The quality of a dataset is a vague concept. A definition of this concept has to mix philosophical and practical considerations. Philosophy helps to understand the link between reality (the fishery activities and its impact on stocks) and the data representing this process. Floridi's paper (2005) discuss the link between semantic information and meaningful data in a general way. Practical considerations consider first the real use of the data collected. Wang and Strong (1996) define "data quality" as data that are fit for use by data consumers. Between these two extremes views, this document relies on the data quality framework proposed by the GFCM (GFCM, 2019). This choice does not tell that this framework is better than another one, but it has the merit to be a complete one available for fishery data. Data quality indicators, their definitions and the corresponding practical implementation are defined pages 82 and 83 of the document. They are seven indicators we redefined here in a broader sense:
The timeliness, completeness and adequacy indicators will be not considered in this document. Their assessments are particular to the data calls and ask for extra information not belonging to the construction of the data container. However, considering the "fit for use" proposed by Wand and Strong (1996), they are probably the most important in term of quality: if no, partial or inadequate data are provided to answer a data call, what is the meaning of the related data collection?
The conformity, stability, consistency and accuracy indicators are data quality indicators which can be verified during the elaboration of the data at the national level. In these indicators, the conformity is an indicator intrinsically linked to the data container. For example, the conformity data quality indicators who checks if a landing value is a positive number, means that the column of the data table containing the landing value has to be defined as a positive number. If the data container of this data table is well defined, nothing else than a positive number can be entered by the user for this variable.
This document will focus on the construction of data containers conform by definition. Shorter examples will illustrate the implementation of some of the three other indicators (stability, consistency and accuracy). These indicators are less critical in term of data quality. Stability indicator signals a drastic change of a parameter, but this change can be a real change in the fishery dynamic. This indication can be interesting to point out for the end-user, as stock assessments models can be sensitive to a significant variation in their input, but per se we consider stability as a secondary step in data quality assessment. The consistency indicator is dependent on the format of the data calls. It has to be checked in the data calls where redundant information is requested. For example, if catches, landings and discards are all requested, the total catches have to be equal to the sum of the total landings and the total discards. This example seems to be trivial, but at the national level, the data calls answers can involve different institutes (to complete the previous example, institute A providing the discards estimates, and institute B the census of the landings), and this kind of check is rarely done across different institutes.
The accuracy indicator covers a large body of practice in statistics. As the stability indicator, its implementation can lead to false positive, because the definition of what is a realistic value of fishery parameters in the context of a given data call is open to discussion. However, like stability, this indicator can inform the user to some errors or change in the fishery or stock dynamic, and but per se we consider accuracy as a secondary step in data quality assessment.
The need to have a versatile tool able to build different data container for the same information relies on the multiplicity of the data format requested by the RFMOs. A data format is a formal definition of how the data are transmitted to the RFMOs. The definition includes the files format and the codification of the data in these files. For European Countries, according to the distribution of the stock their fleets target, a short list could be:
Other RFMOs exist (CCAMLR, SPF...) and are not considered here, as they are less concerned by European fleets.

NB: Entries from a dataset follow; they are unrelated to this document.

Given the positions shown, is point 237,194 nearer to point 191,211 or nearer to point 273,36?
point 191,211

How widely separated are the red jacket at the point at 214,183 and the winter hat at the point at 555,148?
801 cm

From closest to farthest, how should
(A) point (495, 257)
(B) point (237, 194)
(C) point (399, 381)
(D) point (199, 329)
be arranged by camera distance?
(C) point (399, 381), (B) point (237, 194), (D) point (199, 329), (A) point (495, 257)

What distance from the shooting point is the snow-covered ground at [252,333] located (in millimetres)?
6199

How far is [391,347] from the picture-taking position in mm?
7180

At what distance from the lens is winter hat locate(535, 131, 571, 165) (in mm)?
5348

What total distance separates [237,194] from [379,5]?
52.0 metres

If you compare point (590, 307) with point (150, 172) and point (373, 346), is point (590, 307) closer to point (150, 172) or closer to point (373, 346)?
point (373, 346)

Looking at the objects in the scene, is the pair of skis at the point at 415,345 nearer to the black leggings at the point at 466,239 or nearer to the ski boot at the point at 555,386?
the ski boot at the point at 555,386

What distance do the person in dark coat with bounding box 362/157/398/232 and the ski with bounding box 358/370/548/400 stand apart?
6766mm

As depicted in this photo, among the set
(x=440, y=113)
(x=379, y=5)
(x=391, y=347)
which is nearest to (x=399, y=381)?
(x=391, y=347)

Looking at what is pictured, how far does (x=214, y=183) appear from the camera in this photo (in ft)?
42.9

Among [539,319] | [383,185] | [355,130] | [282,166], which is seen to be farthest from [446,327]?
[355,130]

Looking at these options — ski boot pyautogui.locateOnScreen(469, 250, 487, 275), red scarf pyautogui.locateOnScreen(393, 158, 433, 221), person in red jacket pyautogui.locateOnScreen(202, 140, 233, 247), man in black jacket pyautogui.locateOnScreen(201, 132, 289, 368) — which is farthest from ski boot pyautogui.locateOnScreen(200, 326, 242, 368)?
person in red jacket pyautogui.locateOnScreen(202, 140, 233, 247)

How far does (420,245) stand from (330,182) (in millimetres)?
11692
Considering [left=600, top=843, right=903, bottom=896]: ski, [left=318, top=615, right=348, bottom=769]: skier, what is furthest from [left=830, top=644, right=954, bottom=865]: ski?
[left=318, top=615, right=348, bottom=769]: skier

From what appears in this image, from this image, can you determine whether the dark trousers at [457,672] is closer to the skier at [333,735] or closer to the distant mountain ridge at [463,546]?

The main RFMOs (ICES, JRC, GFCM) for the European countries lead to the manipulation of at least 4 data format to answer the regular data call. All these formats are documented:
An interesting common feature of these documents is their evolution in time. All of them have experienced during the past three years (FDI, GFCM) or are experiencing significant changes (ICES). These significant changes regard the basic structure of the files exchanged with the countries, and on a less critical level, these changes also concern the definitions of the reference list of some individual parameters. As an example, the interested reader can compare the data structure described in Jansen et al. (2016) with the one in development in ICES 2018a.
To conclude this short view on the fishery-dependent data, the increasing of the data calls and the instability on the data formats requested by the RFMO highlight the need to develop a tool able to cope with these constraints, with the guarantee of ensuring the quality of the data transmitted to the RFMOs.
\newpage
The construction principle of fishery-dependent data containers is illustrated using the Fishframe data format (see Fig. 1 from Jansen et al. 2016).
\newpage
The careful inspection of this current format highlights essential properties:
trip
locates the trips in their landing harbours (variable harbour
), the table haul locates the fishing haul three times (by its geographical coordinates, the ICES Statistical rectangle
and the ICES Area
)...These comments apply to other RFMOs data formats. In summary, time and space references are essential information, and other fishery objects information (fishing vessel description, characteristics of a haul, sampling reference) are requested by all the data calls. Inside each data calls, the labelling and the aggregation of the information can change. For example, the temporal unit of GFCM data call is the year, while for ICES Intercatch related data it can be the month, the quarter or the year. For fixed information, the codification can change while the parameter conveys the same information. The metier lists are not the same for ICES, GFCM or FDI data call but a trawler of 25 meters long remains the same trawler even if its name is OTB_DEF_70-99_0 for ICES, T12 for GFCM and TRAWL/OTB/70D100 for the FDI data call.
Considering these properties, the main task to translate national data to data calls (apart from the estimation work that this document do not address) is a translation work in time and space plus a renaming of the information properties using a different convention. To do this, this package provides some generic data containers for time, for space and for general fishery object. These data containers embed some strict definition of the data types and ensure the conformity of the information intrinsically.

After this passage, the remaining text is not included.